While there was a decided lack of Phil Kessel on this roster … wow, was this Penguins team stacked. The young core of Evgeni Malkin (36 points to lead the playoffs), Sidney Crosby (15 goals), Kris Letang and Jordan Staal was augmented by veterans such as Bill Guerin, Ruslan Fedotenko, Chris Kunitz and Sergei Gonchar, who led perhaps the best blue line of all their Crosby-era Cup winners with Rob Scuderi, Brooks Orpik and the U.S.S. Hal Gill.
This was, however, back in the “winning despite Marc-Andre Fleury” days. The 24-year-old goalie hadn’t yet reached postseason consistency, and posted a .908 save percentage. But he was great when it mattered most.
46-22-8-6 (106 points); third in goals (245) and 10th in goals against (192)

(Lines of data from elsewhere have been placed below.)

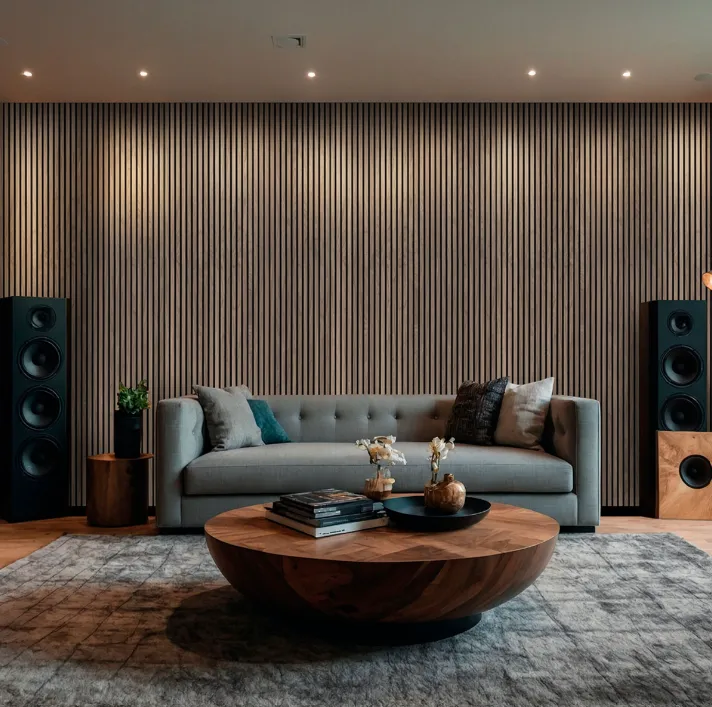 Tawny 9.5x94.5 Acoustic Wood Slat Panels 4 Pcs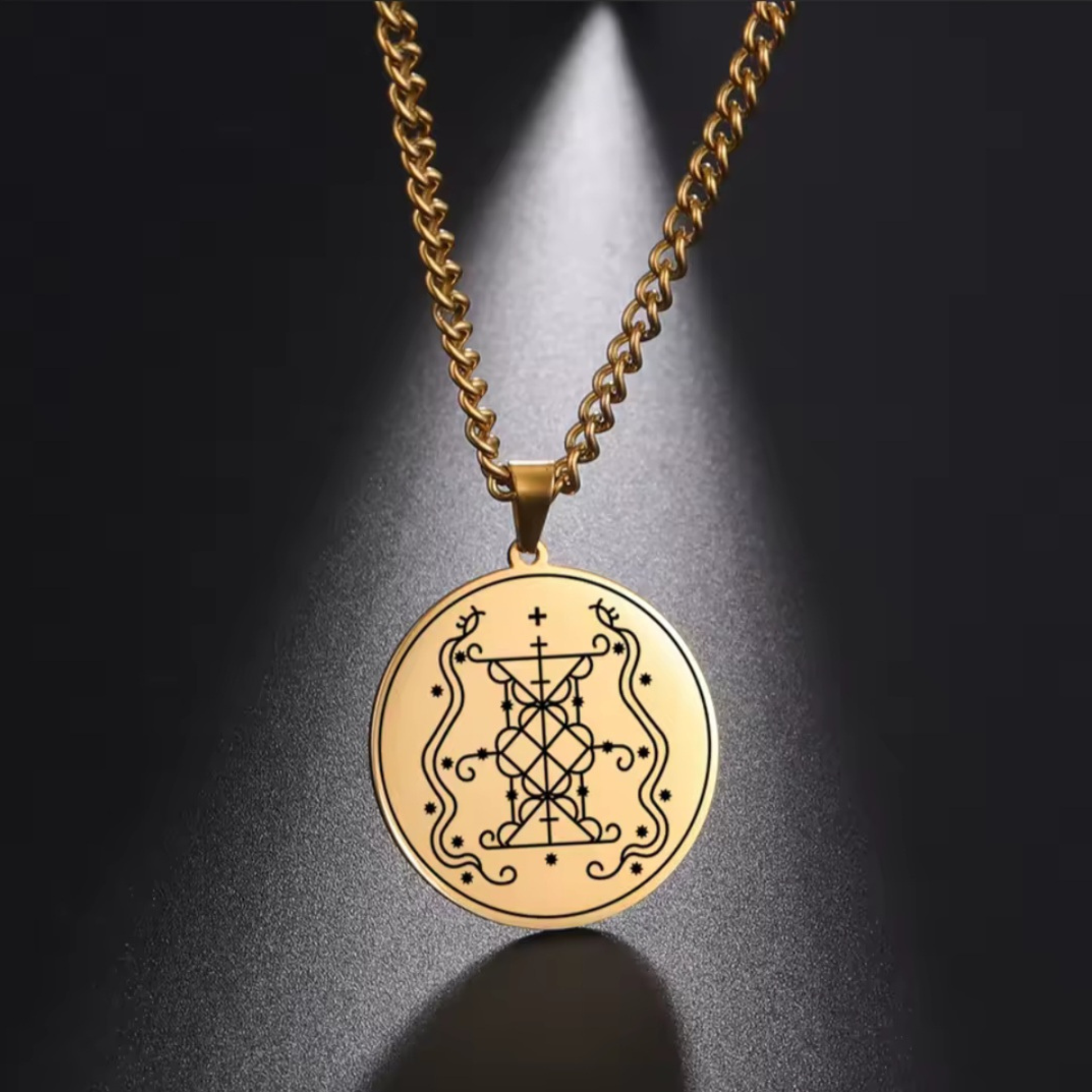 Gold Papa Damballah Necklace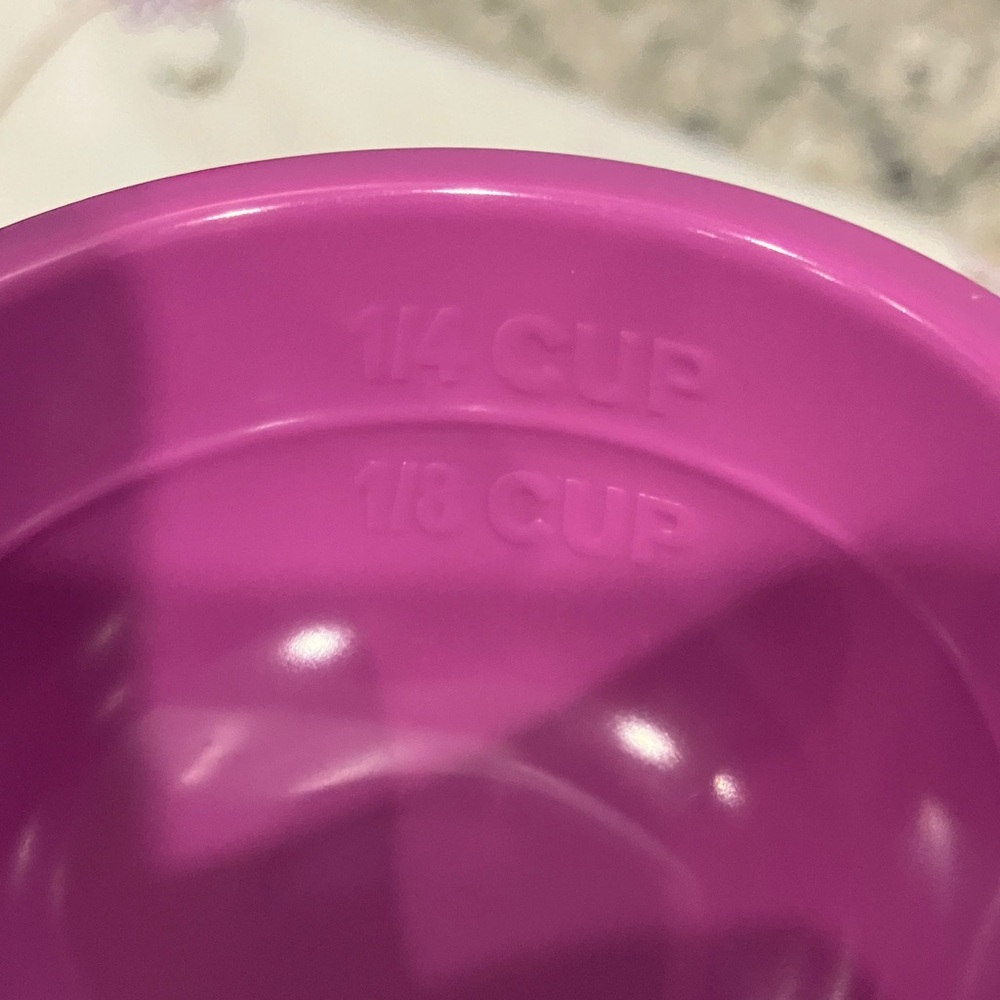 Set of Purple Nesting Melamine Measuring Cups - Picture 5 of 6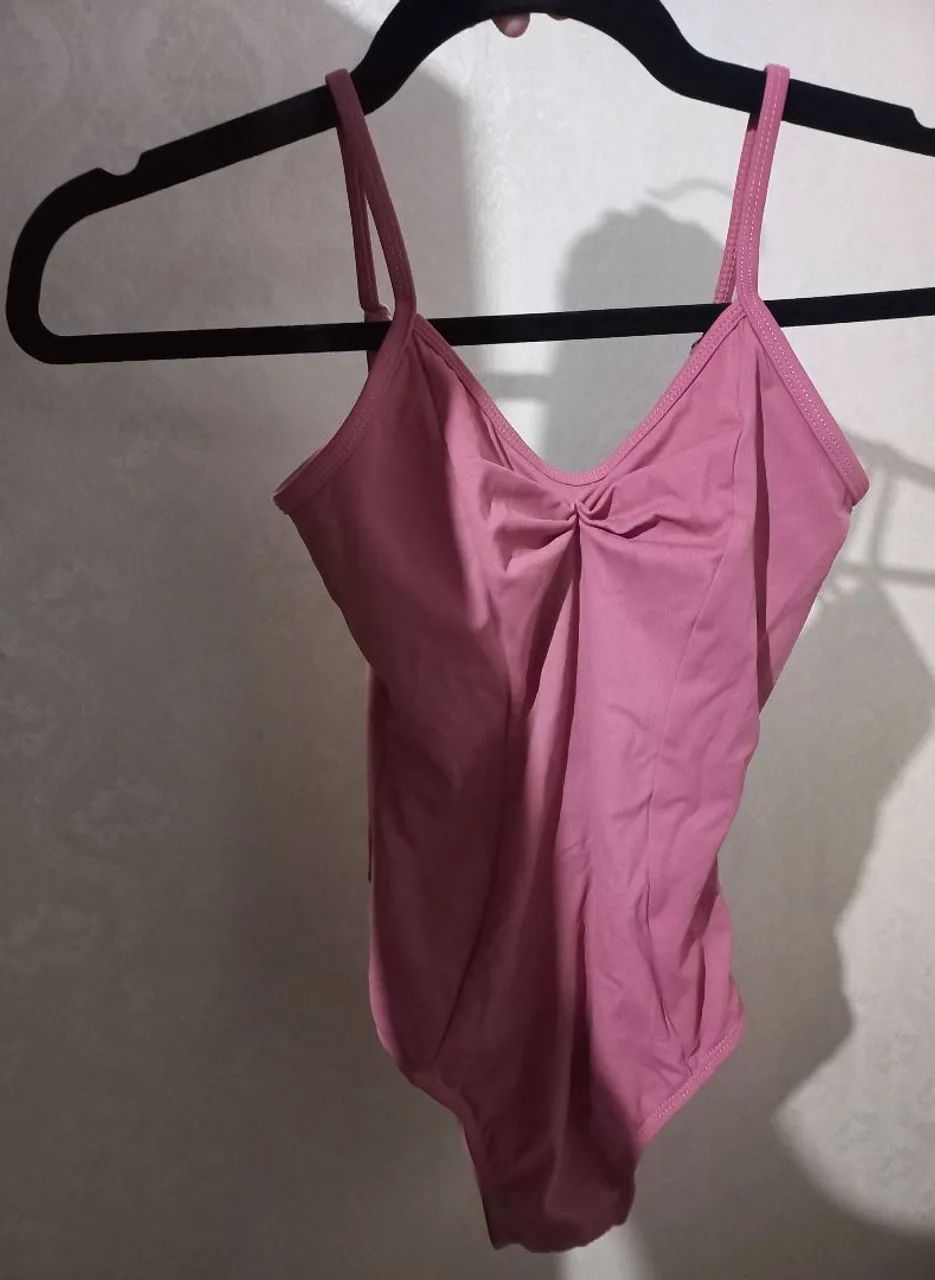 Collant ballet (balé) rosa P
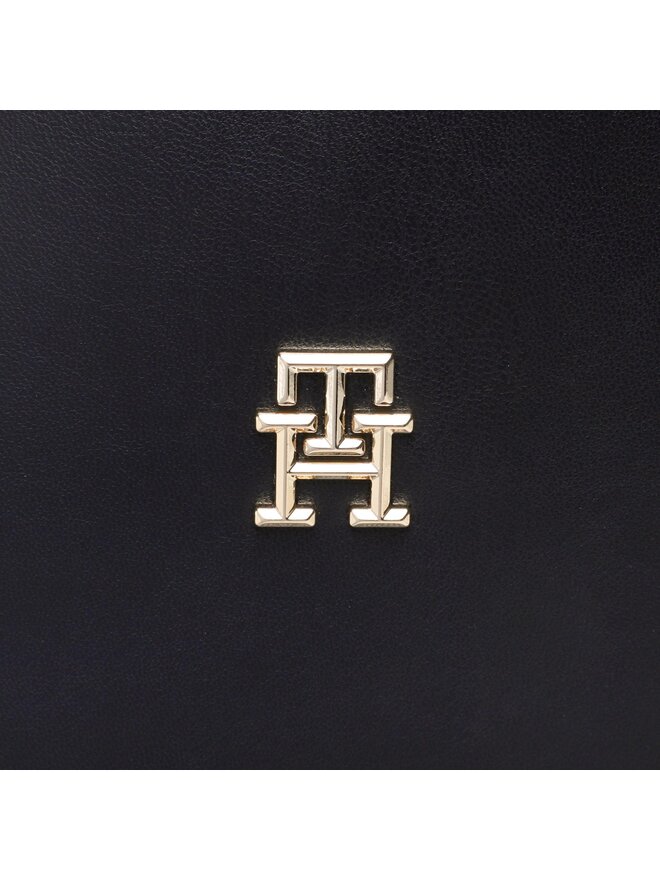 Tommy Hilfiger Дамска чанта Tommy Hilfiger Th Chic Satchel AW0AW14784 Тъмносин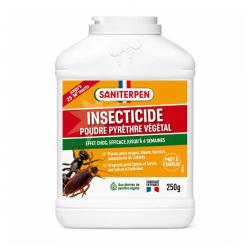 Insecticide &eacute;cochoc poudre au pyr&egrave;thre 250 g - Saniterpen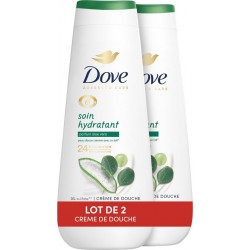 DOVE Gel Douche Soin Hydratant à l'Aloe Vera 2x400ml 800ml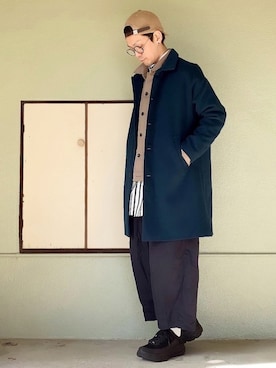 「and it_（アンドイット）のアイテム」を使った、サマルさん（メンズ・175cm）の冬コーディネート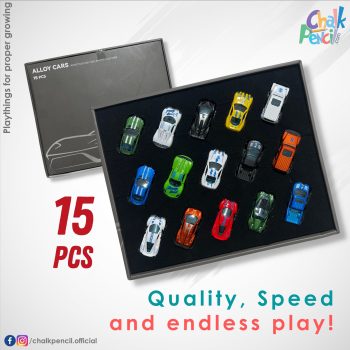 15 Pcs Alloy Die-Cast Metal Car Set for Kids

The case for Tampa Bay: This team is one of the NHL’s forgotten champions, because the trauma from the ensuing lockout (and lost season) eclipses it. But this was quite a lineup for its time: the Bolts’ trio of Conn Smythe winner Brad Richards, Marty St. Louis and Vincent Lecavalier, along with defenseman Dan Boyle and forward Fredrik Modin.
But it was the role players that made this John Tortorella team roll: Ruslan Fedotenko, following a 17-goal regular-season with 12(!) in the postseason; Pavel Kubina and Darryl Sydor as rocks on the blue line; and, of course, the 40-year-old captain Dave Andreychuk, who had 14 points in 22 games. Finally, in that last gasp of defensive-era hockey, Nikolai Khabibulin posted a .933 save percentage and a 1.71 goals-against average.
48-28-6 (102 points); 16th in goals (229) and first in goals against (189)
The case for Chicago: This Blackhawks team was like a next-generation iPhone: many of the same basic components, but they sell you on the upgrades.
Thus, it’s hard not to respect a roster that features the names synonymous with this run — Toews, Kane, Hossa, Keith, Seabrook, Sharp, Hjalmarsson — but with the added bonuses of an established Brandon Saad, a trade-deadline ringer in Antoine Vermette and, incredibly, Brad Richards, whom the Blackhawks signed for $2 million against the cap because he was flush with Rangers buyout money. Richards had 14 points in the playoffs. This Chicago team was better offensively (3.00 goals per game) and leakier defensively (2.61 to 2.09) than the 2013 team.
50-21-11 (111 points); first in goals (282) and 17th in goals against (234)
The case for Pittsburgh: Kris Letang is a great defenseman. One might say a team needs a defenseman like Kris Letang to win a Stanley Cup. Well, these Penguins were the exception to that rule.
Using a disparate collection of blueliners, the 2017 Pens won their second consecutive Cup despite Letang missing the playoffs with an injury. That was thanks in part to more all-world performances from Malkin (28 points to lead the team), Crosby (another Conn Smythe) and Kessel (23 points), as well as the emergence of 22-year-old Jake Guentzel, who had 13 goals playing with Sid. In goal, Fleury played 15 games and Murray played in 11 to combine for a .929 save percentage and a 2.19 GAA. It wasn’t always pretty, but it ended up beautifully.